Amsterdam's Transnatural is a multidisciplinary organization that offers, among other things, a selection of well-curated design objects "in which nature & technology come together in unison without damaging the planet." (They also host public programming and workshops, mostly in the space "between nature and technology with a combination of art, (speculative, future) design, and emerging technology.")
Their group exhibition at the Salone occupied the very first space following the all-but-immersive maze of the MOST's headliner (and 'instigator,' per the press language), an installation by Tom Dixon himself. A series of mirrors by Lex Pott & David Derksen ostensibly echoes ('mirrors,' perhaps) Dixon's aesthetic, though the "Transcience Mirror" is more properly construed as an illustration of degradation over time, where the designers have accelerated the oxidation process with sulfur. Following their initial material exploration, Pott & Derksen have quantized the patina into geometric shapes in the finished products (above).
The mirrors are adjacent to Jólan van der Wiel's "Gravity Stools," which are produced from a homogenous mixture of iron fillings and a plastic compound that cures in half an hour once he has extracted the material from the mold.

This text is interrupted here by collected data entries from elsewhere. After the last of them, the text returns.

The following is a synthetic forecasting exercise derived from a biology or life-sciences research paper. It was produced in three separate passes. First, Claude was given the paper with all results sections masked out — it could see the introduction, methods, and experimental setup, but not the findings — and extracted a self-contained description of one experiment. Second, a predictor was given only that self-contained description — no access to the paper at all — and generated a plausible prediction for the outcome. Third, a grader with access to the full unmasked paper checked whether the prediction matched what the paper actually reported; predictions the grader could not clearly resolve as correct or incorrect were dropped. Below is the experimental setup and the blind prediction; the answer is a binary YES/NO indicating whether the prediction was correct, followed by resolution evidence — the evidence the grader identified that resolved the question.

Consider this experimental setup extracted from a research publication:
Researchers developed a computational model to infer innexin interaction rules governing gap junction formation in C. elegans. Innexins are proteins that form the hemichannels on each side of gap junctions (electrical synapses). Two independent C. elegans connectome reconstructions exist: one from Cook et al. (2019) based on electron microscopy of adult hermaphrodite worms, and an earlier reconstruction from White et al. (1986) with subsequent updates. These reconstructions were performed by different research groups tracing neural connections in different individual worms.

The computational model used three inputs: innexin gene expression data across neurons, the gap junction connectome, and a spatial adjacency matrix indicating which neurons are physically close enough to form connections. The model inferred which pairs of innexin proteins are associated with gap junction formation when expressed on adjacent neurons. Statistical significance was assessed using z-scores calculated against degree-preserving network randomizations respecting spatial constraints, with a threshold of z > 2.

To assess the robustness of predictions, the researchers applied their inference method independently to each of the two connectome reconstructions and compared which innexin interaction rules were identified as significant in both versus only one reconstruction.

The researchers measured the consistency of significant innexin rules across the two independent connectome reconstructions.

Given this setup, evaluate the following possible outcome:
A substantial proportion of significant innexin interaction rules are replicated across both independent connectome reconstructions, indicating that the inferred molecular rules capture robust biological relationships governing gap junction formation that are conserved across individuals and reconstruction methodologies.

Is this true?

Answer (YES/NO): YES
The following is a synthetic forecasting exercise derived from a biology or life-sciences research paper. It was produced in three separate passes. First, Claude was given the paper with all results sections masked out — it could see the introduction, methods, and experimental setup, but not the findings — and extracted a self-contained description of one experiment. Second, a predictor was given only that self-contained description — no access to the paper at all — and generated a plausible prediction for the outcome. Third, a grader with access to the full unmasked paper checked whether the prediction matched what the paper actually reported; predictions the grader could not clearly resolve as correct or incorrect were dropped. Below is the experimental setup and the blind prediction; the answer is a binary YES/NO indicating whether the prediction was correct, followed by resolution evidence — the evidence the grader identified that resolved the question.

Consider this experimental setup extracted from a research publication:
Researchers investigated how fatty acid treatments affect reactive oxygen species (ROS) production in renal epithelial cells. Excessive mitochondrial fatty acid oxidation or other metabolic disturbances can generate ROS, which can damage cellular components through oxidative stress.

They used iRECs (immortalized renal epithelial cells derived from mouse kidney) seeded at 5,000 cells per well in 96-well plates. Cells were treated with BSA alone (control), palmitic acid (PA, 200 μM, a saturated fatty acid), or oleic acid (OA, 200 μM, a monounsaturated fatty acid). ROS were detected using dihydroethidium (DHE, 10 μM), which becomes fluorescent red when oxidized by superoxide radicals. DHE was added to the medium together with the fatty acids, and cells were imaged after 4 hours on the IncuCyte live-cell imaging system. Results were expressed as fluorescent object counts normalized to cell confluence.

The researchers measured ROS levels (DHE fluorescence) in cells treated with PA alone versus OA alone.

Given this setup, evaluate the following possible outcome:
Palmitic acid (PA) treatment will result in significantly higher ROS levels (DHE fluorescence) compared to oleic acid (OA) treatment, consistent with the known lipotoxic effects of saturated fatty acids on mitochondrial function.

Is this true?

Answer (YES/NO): YES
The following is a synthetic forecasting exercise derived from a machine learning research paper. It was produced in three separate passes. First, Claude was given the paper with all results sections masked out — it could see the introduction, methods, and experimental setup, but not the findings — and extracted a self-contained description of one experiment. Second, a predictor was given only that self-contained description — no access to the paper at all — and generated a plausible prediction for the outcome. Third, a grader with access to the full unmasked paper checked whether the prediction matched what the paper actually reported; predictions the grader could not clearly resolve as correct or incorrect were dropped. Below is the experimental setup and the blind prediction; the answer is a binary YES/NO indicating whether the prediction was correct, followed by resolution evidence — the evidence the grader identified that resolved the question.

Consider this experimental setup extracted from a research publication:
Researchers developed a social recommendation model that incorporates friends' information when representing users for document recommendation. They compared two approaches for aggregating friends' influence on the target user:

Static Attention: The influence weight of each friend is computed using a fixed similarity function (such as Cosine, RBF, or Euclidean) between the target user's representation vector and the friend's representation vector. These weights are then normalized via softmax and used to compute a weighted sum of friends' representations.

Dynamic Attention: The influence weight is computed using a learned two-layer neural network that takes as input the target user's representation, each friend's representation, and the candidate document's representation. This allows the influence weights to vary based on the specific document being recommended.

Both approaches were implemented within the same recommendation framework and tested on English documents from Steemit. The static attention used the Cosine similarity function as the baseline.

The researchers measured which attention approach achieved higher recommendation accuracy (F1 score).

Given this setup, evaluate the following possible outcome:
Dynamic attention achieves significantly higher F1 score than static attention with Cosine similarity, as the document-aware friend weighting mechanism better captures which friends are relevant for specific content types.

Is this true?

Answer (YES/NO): NO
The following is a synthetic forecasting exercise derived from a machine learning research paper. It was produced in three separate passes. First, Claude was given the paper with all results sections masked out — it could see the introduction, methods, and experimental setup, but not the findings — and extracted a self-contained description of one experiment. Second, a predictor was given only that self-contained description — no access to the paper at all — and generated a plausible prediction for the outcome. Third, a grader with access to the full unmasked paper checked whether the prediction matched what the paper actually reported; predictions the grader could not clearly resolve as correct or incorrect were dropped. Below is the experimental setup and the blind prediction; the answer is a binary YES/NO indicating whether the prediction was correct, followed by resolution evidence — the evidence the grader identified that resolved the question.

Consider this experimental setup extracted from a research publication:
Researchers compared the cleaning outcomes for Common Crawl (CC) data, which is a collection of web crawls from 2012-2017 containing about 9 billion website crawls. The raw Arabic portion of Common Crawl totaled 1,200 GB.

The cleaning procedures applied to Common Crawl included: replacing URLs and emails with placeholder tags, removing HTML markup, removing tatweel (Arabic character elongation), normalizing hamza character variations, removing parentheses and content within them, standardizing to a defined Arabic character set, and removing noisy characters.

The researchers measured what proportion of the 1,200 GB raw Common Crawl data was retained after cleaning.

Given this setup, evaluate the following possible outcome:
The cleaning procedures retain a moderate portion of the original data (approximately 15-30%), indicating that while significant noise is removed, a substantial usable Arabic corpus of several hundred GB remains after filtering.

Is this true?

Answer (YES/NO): YES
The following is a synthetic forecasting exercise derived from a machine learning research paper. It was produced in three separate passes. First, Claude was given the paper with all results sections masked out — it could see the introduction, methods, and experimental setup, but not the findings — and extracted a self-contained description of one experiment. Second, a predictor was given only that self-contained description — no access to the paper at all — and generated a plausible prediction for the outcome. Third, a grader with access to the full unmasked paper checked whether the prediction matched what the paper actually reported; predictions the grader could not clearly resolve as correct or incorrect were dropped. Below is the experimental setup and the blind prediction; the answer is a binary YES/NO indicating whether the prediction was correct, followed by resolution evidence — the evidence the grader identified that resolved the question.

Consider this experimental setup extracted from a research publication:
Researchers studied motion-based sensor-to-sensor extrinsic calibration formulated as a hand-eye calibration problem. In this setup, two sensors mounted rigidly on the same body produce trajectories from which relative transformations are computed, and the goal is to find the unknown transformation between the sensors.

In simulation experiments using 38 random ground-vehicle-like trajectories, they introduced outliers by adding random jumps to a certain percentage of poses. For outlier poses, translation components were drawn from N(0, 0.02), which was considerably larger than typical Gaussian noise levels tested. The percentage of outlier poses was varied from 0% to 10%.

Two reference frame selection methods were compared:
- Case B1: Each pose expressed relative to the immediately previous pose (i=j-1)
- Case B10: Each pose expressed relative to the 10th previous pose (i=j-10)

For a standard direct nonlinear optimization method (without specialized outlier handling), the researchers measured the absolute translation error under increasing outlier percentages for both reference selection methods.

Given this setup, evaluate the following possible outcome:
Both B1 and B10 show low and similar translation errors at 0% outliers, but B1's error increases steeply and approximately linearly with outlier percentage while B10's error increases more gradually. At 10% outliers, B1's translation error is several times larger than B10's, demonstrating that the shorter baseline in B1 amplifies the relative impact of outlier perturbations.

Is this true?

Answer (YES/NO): NO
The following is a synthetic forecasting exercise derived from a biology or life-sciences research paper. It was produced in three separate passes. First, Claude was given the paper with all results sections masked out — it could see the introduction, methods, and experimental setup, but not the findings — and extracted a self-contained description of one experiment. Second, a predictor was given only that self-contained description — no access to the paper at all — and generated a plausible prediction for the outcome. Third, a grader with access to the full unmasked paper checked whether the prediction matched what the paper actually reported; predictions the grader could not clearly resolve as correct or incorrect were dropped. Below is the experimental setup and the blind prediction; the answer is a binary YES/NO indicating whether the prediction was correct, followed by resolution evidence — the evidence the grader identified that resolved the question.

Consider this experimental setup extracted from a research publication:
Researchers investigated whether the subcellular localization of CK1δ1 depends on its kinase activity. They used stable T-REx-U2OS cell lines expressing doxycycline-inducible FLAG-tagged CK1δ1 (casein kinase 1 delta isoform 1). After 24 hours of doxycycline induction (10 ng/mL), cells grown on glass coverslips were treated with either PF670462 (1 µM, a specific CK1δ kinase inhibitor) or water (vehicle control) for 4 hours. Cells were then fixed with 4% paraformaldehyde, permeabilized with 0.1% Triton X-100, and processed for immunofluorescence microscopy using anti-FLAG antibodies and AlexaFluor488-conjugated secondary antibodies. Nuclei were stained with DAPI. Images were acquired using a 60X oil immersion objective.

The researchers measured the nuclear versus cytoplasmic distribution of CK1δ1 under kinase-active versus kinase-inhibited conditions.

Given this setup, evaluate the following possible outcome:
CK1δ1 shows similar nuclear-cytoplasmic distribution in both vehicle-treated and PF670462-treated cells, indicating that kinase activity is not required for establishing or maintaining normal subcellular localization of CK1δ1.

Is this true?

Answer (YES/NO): NO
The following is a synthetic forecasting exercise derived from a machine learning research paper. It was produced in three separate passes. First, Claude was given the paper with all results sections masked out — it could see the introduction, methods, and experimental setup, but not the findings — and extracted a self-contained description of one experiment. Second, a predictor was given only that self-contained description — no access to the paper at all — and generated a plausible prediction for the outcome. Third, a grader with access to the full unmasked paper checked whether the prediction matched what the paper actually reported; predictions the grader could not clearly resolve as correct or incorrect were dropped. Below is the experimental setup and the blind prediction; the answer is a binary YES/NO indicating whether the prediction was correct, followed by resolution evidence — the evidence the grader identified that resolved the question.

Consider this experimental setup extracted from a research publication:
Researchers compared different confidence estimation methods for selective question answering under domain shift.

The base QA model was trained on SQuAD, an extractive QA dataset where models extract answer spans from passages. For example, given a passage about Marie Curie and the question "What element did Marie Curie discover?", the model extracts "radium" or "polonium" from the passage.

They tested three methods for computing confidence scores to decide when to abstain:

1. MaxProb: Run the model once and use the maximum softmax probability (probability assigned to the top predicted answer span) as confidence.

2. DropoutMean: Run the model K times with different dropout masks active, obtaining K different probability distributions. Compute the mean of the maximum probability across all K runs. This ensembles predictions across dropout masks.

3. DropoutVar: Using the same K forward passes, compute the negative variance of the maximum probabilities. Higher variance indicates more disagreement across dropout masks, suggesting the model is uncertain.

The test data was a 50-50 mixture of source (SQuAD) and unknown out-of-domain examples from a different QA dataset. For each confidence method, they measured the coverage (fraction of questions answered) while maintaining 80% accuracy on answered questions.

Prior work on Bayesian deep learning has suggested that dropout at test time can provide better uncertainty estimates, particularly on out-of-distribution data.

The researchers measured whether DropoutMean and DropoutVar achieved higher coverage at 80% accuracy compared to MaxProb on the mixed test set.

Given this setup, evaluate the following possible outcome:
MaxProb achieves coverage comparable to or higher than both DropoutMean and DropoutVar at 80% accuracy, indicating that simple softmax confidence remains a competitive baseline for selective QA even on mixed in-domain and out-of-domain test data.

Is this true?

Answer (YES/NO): NO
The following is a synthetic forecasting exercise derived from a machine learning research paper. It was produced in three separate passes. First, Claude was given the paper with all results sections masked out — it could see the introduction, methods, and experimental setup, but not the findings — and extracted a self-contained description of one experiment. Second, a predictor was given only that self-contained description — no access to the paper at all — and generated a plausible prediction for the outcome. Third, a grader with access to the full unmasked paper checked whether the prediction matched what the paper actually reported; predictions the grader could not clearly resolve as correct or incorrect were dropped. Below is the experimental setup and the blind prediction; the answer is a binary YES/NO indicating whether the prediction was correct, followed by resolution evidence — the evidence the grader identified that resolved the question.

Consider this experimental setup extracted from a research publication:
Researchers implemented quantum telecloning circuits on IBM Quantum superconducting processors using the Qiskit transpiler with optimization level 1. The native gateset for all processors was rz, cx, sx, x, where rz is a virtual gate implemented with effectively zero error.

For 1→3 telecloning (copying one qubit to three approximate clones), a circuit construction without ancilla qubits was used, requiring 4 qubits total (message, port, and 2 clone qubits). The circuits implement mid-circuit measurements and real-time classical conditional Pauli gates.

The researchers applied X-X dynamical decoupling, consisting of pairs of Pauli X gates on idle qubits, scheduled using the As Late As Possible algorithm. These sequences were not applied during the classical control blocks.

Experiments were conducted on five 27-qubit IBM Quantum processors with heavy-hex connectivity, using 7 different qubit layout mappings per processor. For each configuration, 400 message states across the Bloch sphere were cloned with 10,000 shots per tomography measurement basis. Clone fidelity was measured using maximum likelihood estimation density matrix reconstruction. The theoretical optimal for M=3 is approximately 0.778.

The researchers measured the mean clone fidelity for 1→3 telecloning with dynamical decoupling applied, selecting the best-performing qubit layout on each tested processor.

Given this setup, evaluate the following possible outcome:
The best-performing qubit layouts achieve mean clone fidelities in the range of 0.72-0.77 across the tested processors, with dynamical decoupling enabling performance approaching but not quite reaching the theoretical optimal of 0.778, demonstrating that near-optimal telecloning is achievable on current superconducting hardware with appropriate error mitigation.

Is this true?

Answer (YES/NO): NO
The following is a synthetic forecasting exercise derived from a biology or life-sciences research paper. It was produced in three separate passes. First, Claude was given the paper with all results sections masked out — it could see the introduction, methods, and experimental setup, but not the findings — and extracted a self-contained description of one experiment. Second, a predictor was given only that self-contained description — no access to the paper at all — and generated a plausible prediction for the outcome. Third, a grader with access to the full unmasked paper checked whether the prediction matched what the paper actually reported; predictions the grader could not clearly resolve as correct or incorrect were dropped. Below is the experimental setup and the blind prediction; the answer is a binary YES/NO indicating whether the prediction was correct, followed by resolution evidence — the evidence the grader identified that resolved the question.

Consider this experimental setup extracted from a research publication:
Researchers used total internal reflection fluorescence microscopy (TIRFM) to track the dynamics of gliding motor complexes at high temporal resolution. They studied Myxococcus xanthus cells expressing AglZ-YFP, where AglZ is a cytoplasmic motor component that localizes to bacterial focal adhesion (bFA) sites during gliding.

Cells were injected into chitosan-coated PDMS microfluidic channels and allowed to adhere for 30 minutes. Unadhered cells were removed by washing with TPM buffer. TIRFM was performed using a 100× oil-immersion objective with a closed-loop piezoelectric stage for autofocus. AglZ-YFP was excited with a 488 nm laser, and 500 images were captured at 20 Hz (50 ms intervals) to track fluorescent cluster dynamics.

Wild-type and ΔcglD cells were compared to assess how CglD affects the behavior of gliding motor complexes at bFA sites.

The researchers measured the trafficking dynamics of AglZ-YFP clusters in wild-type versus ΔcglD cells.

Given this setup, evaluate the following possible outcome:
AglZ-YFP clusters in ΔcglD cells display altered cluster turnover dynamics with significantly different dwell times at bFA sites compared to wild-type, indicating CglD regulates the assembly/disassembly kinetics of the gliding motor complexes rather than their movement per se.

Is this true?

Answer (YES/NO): NO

We'll have more on him from his exhibit at Ventura Lambrate shortly, but the original production video (after the jump) is well worth watching:
Fellow Netherlands-based designer Tim van Cromvoirt had a similar piece to show: "Thermophores" is an "artificial wall organism" that changes colors based on its temperature (controlled largely by the light bulb within). The piece itself is made from a homogenous mixture of glue, iron fillings and pigment, which give it structure, form and hue, respectively. See it in action here.
Work by Mike Thompson and Gionata Gatto also undergoes a sort of metamorphosis based on its materials. The pair followed up on last year's well-received "Trap Light" with the new "Trace Light," a very different take on photoluminescence. Whereas these pigments—flecks on the inside of the "Trap Light"—are mixed into a polyurethane rubber compound and cured in the form of medium-to-massive umbrella-like lampshades.
Mike mentioned that the form for the mold of the large one at Spazio Rossana Orlandi (not pictured) came from an industrial cylinder; check out the process below:
The "Computational Chair" is perhaps best explained by the EZCT Architecture & Design Research themselves:The Computational Chair has evolved by application of genetic algorithms. One of the project aims is to achieve a mechanization of the design process, such that instances of the concept can be produced fully automated. This notion is indispensable to fully explore the potential of a non-serial fabrication of objects.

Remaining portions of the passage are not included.